PROMPT ▸
The material below should be copied line for line, please, with pictures omitted.

RECORDED INFORMATION ▸
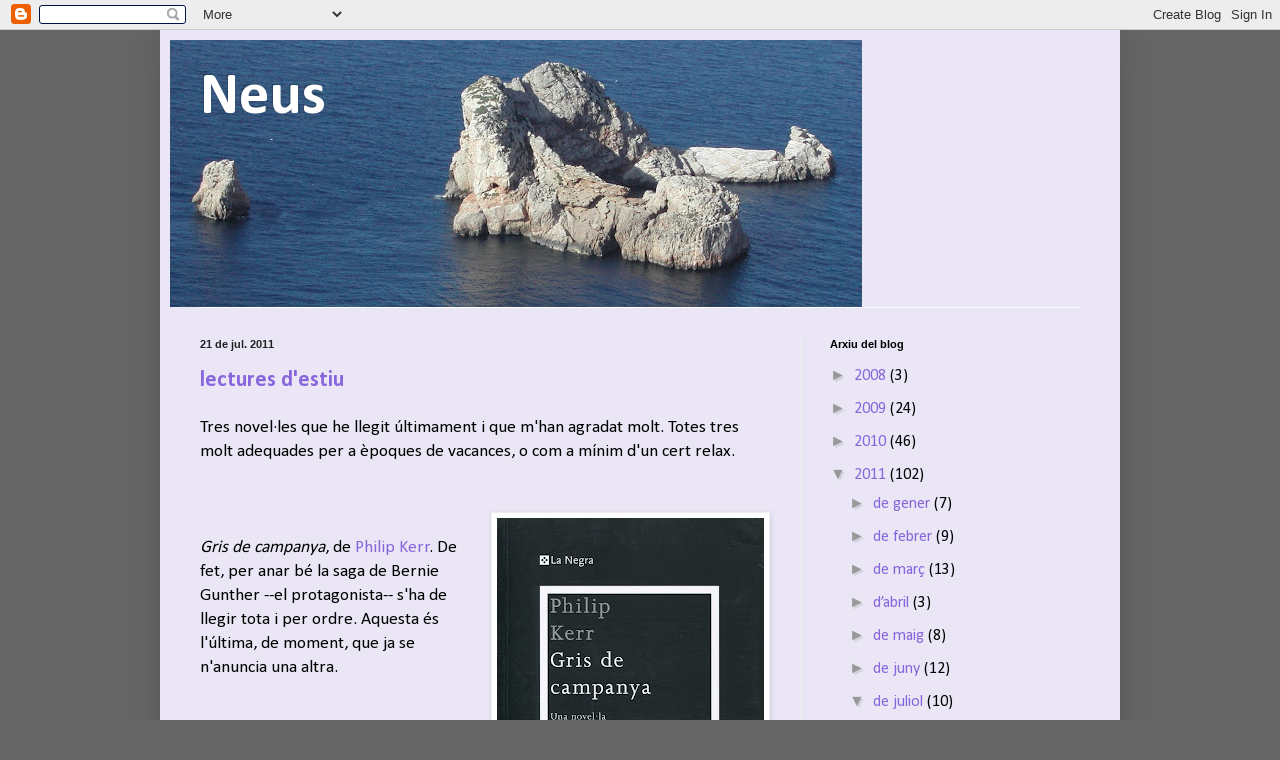

--- FILE ---
content_type: text/html; charset=UTF-8
request_url: https://neusnogue.blogspot.com/b/stats?style=WHITE_TRANSPARENT&timeRange=ALL_TIME&token=APq4FmBFzCR-pYTd-qGLYJOKh0WWKWDz7Sm4pS4XhcKqhp0k5dxE7NQ2GX49fn1fSoFYS-jURSLBlp56C7wPEbgglg5zNQn8jg
body_size: -37
content:
{"total":377536,"sparklineOptions":{"backgroundColor":{"fillOpacity":0.1,"fill":"#ffffff"},"series":[{"areaOpacity":0.3,"color":"#fff"}]},"sparklineData":[[0,16],[1,4],[2,4],[3,4],[4,5],[5,3],[6,2],[7,3],[8,3],[9,3],[10,3],[11,1],[12,1],[13,2],[14,1],[15,1],[16,6],[17,25],[18,15],[19,6],[20,3],[21,4],[22,3],[23,2],[24,2],[25,100],[26,2],[27,2],[28,2],[29,0]],"nextTickMs":1800000}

SOLUTION TO THIS EXERCISE ▸
--- FILE ---
content_type: text/html; charset=UTF-8
request_url: https://neusnogue.blogspot.com/b/stats?style=WHITE_TRANSPARENT&timeRange=ALL_TIME&token=APq4FmBFzCR-pYTd-qGLYJOKh0WWKWDz7Sm4pS4XhcKqhp0k5dxE7NQ2GX49fn1fSoFYS-jURSLBlp56C7wPEbgglg5zNQn8jg
body_size: -37
content:
{"total":377536,"sparklineOptions":{"backgroundColor":{"fillOpacity":0.1,"fill":"#ffffff"},"series":[{"areaOpacity":0.3,"color":"#fff"}]},"sparklineData":[[0,16],[1,4],[2,4],[3,4],[4,5],[5,3],[6,2],[7,3],[8,3],[9,3],[10,3],[11,1],[12,1],[13,2],[14,1],[15,1],[16,6],[17,25],[18,15],[19,6],[20,3],[21,4],[22,3],[23,2],[24,2],[25,100],[26,2],[27,2],[28,2],[29,0]],"nextTickMs":1800000}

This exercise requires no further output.